Simpler Navigation for Servers and Operating Systems
Completed: a much simpler Servers and Operating Systems section of the Community. We combined many of the older boards, so you won't have to click through so many levels to get at the information you need. Check the consolidated boards here as many sub-forums are now single boards.
Operating System - Tru64 Unix
cancel
Showing results for 
Search instead for 
Did you mean: 

Error : panic (cpu 0): Processor Machine Check

Sachin_34
Occasional Advisor

Error : panic (cpu 0): Processor Machine Check


Hello,

We have a OSF1 V5.1 TRU64 server. It went down and halted onto P00>>> prompt. We booted the system and it is up now.

Tried to read the binary error log file and noticed 2 events prior to system gone down.

Please suggest if it is any hardware error or so.

Thanx in adv.

Here are the extract..

****************** ENTRY 9. ***************

----- EVENT INFORMATION -----

EVENT CLASS ERROR EVENT
OS EVENT TYPE 302. PANIC
SEQUENCE NUMBER 26212.
OPERATING SYSTEM DEC OSF/1
OCCURRED/LOGGED ON Sat Feb 14 01:33:20 2009
OCCURRED ON SYSTEM test123
SYSTEM ID x000B0022
SYSTYPE x00000000
PROCESSOR COUNT 2.
PROCESSOR WHO LOGGED x00000000
MESSAGE panic (cpu 0): Processor Machine Check

********** ENTRY 10. ********************

----- EVENT INFORMATION -----

EVENT CLASS ERROR EVENT
OS EVENT TYPE 100. CPU EXCEPTION
SEQUENCE NUMBER 26211.
OPERATING SYSTEM DEC OSF/1
OCCURRED/LOGGED ON Sat Feb 14 01:33:19 2009
OCCURRED ON SYSTEM test123
SYSTEM ID x000B0022
SYSTYPE x00000000
PROCESSOR COUNT 2.
PROCESSOR WHO LOGGED x00000000

----- UNIT INFORMATION -----

UNIT CLASS CPU

9 REPLIES
Martin Moore
HPE Pro

Re: Error : panic (cpu 0): Processor Machine Check

A machine check is almost invariably a hardware error. (I've seen a couple of instances of software-induced machine checks, but they were *extremely* rare and a long time ago.) You need to examine the binary error log entries for the machine checks in detail to identify the specific problem.

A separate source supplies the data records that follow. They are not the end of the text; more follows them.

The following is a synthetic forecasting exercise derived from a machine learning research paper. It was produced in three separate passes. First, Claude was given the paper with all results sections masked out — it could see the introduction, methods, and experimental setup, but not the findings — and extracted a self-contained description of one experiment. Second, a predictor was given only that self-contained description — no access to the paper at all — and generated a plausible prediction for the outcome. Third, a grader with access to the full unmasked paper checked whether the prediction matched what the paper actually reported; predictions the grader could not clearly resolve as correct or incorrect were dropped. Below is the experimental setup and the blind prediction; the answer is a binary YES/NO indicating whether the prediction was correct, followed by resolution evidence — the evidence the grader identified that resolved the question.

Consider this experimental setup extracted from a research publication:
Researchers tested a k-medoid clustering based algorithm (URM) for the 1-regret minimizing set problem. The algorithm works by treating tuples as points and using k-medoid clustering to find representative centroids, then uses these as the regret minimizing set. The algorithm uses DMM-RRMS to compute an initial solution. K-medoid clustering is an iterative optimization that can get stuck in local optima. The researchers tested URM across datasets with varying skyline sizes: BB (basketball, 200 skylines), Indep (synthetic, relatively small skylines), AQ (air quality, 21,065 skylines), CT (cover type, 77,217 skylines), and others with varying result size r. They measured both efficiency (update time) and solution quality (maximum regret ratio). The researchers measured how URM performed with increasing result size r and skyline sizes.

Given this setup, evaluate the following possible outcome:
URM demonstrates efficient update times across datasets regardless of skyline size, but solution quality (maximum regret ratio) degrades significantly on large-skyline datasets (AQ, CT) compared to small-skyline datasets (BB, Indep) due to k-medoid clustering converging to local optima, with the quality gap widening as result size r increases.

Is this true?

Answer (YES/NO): NO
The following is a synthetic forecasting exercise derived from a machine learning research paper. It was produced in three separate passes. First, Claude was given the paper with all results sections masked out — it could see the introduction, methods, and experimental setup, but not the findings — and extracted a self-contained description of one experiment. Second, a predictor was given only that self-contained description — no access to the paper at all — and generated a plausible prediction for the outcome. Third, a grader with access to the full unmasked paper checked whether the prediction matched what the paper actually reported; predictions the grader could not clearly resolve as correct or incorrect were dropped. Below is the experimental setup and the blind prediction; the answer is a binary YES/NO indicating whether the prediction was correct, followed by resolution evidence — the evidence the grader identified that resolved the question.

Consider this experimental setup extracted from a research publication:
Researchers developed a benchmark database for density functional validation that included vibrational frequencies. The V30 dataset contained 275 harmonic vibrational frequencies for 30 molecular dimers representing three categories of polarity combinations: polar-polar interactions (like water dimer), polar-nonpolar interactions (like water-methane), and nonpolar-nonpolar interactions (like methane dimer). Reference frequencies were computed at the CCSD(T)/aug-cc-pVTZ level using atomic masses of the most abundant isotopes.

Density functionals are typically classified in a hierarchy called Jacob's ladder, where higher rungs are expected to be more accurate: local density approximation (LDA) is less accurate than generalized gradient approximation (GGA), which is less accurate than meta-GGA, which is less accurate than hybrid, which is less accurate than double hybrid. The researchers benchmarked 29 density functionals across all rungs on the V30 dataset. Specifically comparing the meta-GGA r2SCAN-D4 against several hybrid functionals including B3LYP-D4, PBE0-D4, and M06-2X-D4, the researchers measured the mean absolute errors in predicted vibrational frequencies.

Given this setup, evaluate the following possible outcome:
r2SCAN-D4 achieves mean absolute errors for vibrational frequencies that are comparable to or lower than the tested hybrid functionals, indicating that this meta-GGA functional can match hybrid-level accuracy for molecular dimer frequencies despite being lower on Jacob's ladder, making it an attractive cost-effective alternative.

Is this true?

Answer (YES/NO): YES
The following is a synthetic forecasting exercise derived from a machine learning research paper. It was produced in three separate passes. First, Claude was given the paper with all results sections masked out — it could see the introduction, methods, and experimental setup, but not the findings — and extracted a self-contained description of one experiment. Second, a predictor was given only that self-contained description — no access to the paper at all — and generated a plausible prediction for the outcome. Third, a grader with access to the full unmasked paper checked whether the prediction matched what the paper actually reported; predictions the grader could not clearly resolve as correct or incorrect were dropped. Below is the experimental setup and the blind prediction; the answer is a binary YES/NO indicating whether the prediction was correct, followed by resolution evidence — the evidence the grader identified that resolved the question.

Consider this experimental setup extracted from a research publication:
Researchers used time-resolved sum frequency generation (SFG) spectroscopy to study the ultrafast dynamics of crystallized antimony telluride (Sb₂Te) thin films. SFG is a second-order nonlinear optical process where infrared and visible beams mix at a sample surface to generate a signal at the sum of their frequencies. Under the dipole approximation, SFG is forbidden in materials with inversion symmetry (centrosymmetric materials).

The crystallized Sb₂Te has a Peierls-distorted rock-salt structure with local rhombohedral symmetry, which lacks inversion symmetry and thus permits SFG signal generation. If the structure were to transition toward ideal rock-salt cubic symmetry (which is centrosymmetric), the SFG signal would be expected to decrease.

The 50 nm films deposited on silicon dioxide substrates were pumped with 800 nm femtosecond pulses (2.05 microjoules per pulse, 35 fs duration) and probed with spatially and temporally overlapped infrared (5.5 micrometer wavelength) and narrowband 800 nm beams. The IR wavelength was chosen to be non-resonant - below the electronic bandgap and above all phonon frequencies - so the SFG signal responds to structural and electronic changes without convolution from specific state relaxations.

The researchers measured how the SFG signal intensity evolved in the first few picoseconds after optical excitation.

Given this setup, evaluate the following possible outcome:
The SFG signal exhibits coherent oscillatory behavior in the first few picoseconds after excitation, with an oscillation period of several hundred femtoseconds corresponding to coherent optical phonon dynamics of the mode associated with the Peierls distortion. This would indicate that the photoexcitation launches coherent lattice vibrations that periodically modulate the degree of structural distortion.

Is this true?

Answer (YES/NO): NO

If you have a hardware support contract on the system, the support vendor should be able to perform that analysis.

Martin
I work for HP
A quick resolution to technical issues for your HP Enterprise products is just a click away HP Support Center Knowledge-base
See Self Help Post for more details

Sachin_34
Occasional Advisor

Re: Error : panic (cpu 0): Processor Machine Check

Thanks for the reply. Yes we too suspect this could be a hardware related issue but dont know how to pin point it.

Tried to analyse Binary Error log but seems difficult to go though .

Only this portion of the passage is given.